Пока Саттертвайт читал, президент говорил:
— Каждый из них звонил мне. Поступила гора телеграмм высотой с милю.
— Как разделились мнения в телеграммах?
— Примерно шесть к четырем.
— За или против твердой линии?
— За. — Президент медленно выговорил это слово, и оно будто повисло в воздухе. Наконец он добавил: — Кажется, публика не настроена просто оставаться в бездействии и скорбеть по этому поводу. — Он вынул сигару изо рта, голос стал жестче.
— Я могу слышать голос толпы, Билл. Они собираются здесь под окнами с пиками и факелами.
Саттертвайт хмыкнул в знак того, что он услышал сказанное, перевернул страницу.
Декстер Этридж заметил:
— Мы решили утром, господин президент. Мы уже приняли решение.
— Я знаю, Декс. Но мы не объявили его публично.
— Вы понимаете, что мы тем не менее не можем изменить свое мнение.
— С другой стороны, разве мы предвидели, что
реакция выльется в подобное жестокое противостояние?— Господин президент, — сказал Этридж. Тон, каким это было сказано, заставил Саттертвайта поднять глаза. Этридж медленно откинулся в своем кресле.

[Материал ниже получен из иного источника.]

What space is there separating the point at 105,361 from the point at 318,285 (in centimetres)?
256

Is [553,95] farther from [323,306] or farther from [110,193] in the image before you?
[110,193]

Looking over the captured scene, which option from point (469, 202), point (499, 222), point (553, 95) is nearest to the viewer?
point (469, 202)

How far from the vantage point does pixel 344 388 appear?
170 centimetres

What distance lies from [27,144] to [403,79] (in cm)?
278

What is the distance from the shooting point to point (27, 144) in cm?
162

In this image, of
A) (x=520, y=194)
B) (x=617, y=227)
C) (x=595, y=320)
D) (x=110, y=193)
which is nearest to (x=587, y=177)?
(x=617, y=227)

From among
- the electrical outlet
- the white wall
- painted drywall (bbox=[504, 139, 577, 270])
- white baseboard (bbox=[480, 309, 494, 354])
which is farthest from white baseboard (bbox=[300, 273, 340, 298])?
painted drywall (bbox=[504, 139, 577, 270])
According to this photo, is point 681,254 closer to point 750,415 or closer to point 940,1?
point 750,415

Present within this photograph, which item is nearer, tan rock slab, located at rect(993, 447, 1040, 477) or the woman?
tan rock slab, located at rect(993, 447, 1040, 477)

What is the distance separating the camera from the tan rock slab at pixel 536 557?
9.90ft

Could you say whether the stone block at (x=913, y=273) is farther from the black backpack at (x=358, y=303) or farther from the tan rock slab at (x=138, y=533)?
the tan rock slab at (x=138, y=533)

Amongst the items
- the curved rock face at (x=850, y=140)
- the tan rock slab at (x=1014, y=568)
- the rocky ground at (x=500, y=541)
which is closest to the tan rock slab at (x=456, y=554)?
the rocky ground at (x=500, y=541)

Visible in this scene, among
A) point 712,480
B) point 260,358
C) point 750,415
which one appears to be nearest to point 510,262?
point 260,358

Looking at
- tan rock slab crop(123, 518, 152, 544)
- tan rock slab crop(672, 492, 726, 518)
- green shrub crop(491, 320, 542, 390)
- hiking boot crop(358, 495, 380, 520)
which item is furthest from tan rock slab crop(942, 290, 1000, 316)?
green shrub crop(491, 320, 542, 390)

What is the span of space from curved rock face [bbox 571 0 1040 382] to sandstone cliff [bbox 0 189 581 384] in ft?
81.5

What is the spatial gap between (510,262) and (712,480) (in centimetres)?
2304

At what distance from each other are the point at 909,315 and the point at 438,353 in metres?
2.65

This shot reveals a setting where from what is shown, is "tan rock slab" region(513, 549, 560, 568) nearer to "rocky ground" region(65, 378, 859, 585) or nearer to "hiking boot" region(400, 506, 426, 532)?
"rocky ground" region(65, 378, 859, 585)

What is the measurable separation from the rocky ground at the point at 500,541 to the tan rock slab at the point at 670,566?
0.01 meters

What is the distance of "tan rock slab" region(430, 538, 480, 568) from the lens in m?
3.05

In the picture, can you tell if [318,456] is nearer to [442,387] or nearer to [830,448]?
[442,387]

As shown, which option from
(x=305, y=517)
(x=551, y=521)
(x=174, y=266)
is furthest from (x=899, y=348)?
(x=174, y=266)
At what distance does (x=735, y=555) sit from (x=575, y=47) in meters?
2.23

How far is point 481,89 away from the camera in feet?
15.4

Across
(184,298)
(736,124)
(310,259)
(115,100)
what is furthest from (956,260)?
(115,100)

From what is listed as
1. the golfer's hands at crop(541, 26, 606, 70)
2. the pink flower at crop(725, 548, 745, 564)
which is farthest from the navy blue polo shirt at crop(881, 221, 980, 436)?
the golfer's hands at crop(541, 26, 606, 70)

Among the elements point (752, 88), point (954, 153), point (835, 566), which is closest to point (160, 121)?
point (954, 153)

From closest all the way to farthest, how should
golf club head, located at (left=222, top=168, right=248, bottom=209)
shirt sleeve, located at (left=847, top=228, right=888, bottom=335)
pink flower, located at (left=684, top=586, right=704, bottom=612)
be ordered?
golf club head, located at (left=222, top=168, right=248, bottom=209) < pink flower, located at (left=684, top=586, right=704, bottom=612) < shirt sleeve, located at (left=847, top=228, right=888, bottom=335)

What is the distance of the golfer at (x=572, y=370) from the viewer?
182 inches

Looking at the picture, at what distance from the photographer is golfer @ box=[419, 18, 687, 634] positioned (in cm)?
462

Он говорил глубоко дыша, раздраженным голосом:
— Вы никогда не принадлежали к тому типу людей, которые принимают решения исходя из того, кто последним говорил с ними. Вам никогда не требовалось единодушие публики, чтобы утвердиться в правильности выбранного решения. Мне трудно поверить, что вы хотите позволить безрассудной панике толпы повлиять на ваше…
— Этот спор может расколоть страну, — грубо оборвал его президент. — Я не играю в политику, черт побери. Я пытаюсь сохранить единство державы.
Этридж выпрямился. Саттертвайт впервые видел его в таком гневе.
— Вы не можете удержать страну от раскола, отдав ее на откуп шарлатанам.
Президент ткнул сигарой в сторону газеты в руках Саттертвайта:
— Кое-кто из этих парней — видные общественные деятели, Декс. Может быть, некоторые из них тоже шарлатаны, но вы не можете делать оценки на основании этого свидетельства.
Саттертвайт отложил газету.
— Я думаю, позиция президента вполне объяснима. Сегодня утром мы все слышали голос Фэрли. Мы действовали исходя из первого побуждения — мы цивилизованные люди, близкий нам человек попал в беду, мы немедленно заключили, что условия выкупа нельзя назвать неприемлемыми, поэтому мы решили согласиться на обмен. Во главу угла были поставлены соображения о безопасности Фэрли — у нас не было времени обдумывать косвенные проблемы.
Этридж пристально рассматривал его. Мускулы его лица судорожно подергивались.
Президент Брюстер сказал:
— Если мы сдадимся, мы откроем зеленую улицу любой ничтожной шайке террористов во всем мире, позволим им проделывать подобные вещи снова и снова. Освобождение этих семерых убийц, отправка их в убежище — подумать только, что где-то существует страна, способная предоставить им убежище, — равноценно тому, как если бы мы дали любому мятежнику в мире разрешение быть свободным в своих действиях, идти и безнаказанно взрывать людей и здания.
Кожа Этриджа сейчас напоминала цветом телятину. Под глазами набухли нездоровые мешки. Он умоляюще простер руки.
— Господин президент, я могу только отстаивать то, что сказал сегодня утром. Похитители предлагают обмен, и все мы согласны с тем, что жизнь Клиффорда Фэрли значит гораздо больше, чем жизнь тех семерых ничтожеств. Я не понимаю, что тут изменилось.
Саттертвайт повернулся, ловя взгляд президента. Он ответил Этриджу:
— Если бы это было действительно quid pro quo, [13] с вами бы никто не спорил. Речь идет не об обмене между жизнью Фэрли и жизнью семи ничтожеств, а о том, что мы не можем позволить себе выдать карт-бланш экстремистам.
13
Quid pro quo (лат.) — услуга за услугу.